Found the problem. The key was where I said "from Motion." The movie came in with Animation as the compressor type, so when I dropped it onto a new timeline, FCP asked me if I wanted to conform the sequence to match the clip, and when I chose OK, it changed the video rendering from YUV to RGB and the compressor from DV/DVCPRO to Animation. Now for the science of what I found and who I tested it all: PSD = 18 layers, 2.4MB TIF = "layered" Tif, 2.5MB PNG = 540KB
In a brand new timeline, the video and .psd were Unlimited and need rendering to play back smoothly. The tif and png were both fine to play back.
With the conformed timeline settings, the video then played fine, but the psd, tif, and png were all red "Needs Render."

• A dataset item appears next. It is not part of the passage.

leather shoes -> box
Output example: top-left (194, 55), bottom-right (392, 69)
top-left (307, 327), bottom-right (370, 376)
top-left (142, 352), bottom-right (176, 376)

Now as for the rendering itself, the video was a 7 second, 14 frame Animation clip. Still images were placed 3 seconds from the end of the video then rendered. PSD = 18 seconds, TIF = 5 seconds, PNG = 5 seconds to render.
• Both the TIF and PNG could be freely moved around, including over the whole video without requiring another render. The .psd would loose it's render when layered over the video.
In a second brand new NTSC timeline, video captured from DVCAM tape was fine, along with the tif and png again. The psd yet again had the orange render bar even when layered over nothing.
So there's my unscientific tests. I've hated working with the PSDs natively, and those numbers show why. I'll continue to use PNGs because they're both small file sized, nice quality, and fast rendering.
As for my original problem, it was the Animation compression that was causing the problems.
What do you all do for your Photoshop workflows?